-- READING PASSAGE start --
If adopted as proposed, the Proposals would require an investment adviser to aggregate the voting securities of any issuer held by the registered funds, private funds and other accounts it advises for purposes of the HSRA and the Rules’ “notification threshold.”3 This change would result in a significant increase in the number of premerger notification form (each, an “HSR Form”) filings that advisers would be required to make with the FTC and the Department of Justice Antitrust Division (the “DOJ”). Investment advisers and, therefore, their clients, would have to bear very significant compliance costs. In addition, application of the Rules’ 30-day waiting period, which commences after the filing of a completed HSR Form, would interfere with portfolio management.

Background

The HSRA and the Rules are intended to enable the FTC and the DOJ to determine which acquisitions are likely to be anticompetitive under the Clayton Antitrust Act.4 The 30-day waiting period permits the FTC and the DOJ to challenge anticompetitive transactions before they occur, instead of attempting to unscramble transactions after the fact.

Unless an exemption applies, the HSRA and the Rules require any “person” that is a party to any private or open-market purchases or other transactions involving the acquisition of an issuer’s voting securities that would result in holding voting securities with a value of at least $92 million (as adjusted for inflation from time to time) to file an HSR Form with the FTC and the DOJ, and to observe a 30-day waiting period before completing the proposed transaction. The HSR Form requires information and documents regarding the parties and the proposed transaction. The filing fee for an HSR Form is substantial (from $45,000 to $280,000)5 and, for any acquiring person filer, would be in incurred in addition to the costs of preparing the HSR Form (consisting of ten pages with eleven pages of instructions).

  • Currently, a registered fund may rely upon the “Institutional Investor Exemption”6 to acquire up to 15 percent of an issuer’s voting securities without triggering the HSR Form filing requirements and the 30-day waiting period. Under the Rules’ existing aggregation requirements, a registered fund is not required to aggregate the voting securities it holds with the voting shares held by other registered funds and other accounts that are managed by the registered fund’s investment adviser for purposes of the 15-percent ceiling.
-- READING PASSAGE end --
-- DATASET ROWS start --
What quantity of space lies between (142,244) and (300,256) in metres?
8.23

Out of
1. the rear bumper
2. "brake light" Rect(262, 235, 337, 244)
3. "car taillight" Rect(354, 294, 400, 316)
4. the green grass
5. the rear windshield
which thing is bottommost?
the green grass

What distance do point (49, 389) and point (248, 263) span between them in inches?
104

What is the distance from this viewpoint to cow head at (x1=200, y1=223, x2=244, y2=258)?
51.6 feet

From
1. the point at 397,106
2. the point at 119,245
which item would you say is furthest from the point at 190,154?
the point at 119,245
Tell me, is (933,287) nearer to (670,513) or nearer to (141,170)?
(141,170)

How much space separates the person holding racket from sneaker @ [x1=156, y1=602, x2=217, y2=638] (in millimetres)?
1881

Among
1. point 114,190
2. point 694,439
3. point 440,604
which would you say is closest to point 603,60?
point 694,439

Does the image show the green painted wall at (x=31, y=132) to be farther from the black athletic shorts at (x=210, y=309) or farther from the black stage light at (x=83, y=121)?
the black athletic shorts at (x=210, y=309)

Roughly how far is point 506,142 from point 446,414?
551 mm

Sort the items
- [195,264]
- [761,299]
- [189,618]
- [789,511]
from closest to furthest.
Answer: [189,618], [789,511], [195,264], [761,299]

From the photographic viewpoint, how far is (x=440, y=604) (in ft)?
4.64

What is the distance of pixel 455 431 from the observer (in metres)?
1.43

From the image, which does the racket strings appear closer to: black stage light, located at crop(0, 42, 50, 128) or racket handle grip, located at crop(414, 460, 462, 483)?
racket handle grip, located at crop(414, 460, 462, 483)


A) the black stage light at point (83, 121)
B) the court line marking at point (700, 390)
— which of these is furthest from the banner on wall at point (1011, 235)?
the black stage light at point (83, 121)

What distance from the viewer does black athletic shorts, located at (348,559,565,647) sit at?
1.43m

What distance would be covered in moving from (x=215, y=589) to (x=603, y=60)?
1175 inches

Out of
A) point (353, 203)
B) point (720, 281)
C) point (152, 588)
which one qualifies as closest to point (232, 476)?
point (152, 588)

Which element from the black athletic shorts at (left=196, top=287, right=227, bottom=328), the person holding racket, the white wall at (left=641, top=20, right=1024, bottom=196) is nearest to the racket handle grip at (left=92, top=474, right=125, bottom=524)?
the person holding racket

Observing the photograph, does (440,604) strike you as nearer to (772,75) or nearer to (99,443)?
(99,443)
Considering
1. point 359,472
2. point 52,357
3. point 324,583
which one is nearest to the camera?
-- DATASET ROWS end --
§ EXERCISE INSTRUCTIONS
Reproduce word for word the stretch of the premerger notification passage from "The HSRA and the Rules are" through "after the fact.".

§ RIGHT ANSWER
The HSRA and the Rules are intended to enable the FTC and the DOJ to determine which acquisitions are likely to be anticompetitive under the Clayton Antitrust Act.4 The 30-day waiting period permits the FTC and the DOJ to challenge anticompetitive transactions before they occur, instead of attempting to unscramble transactions after the fact.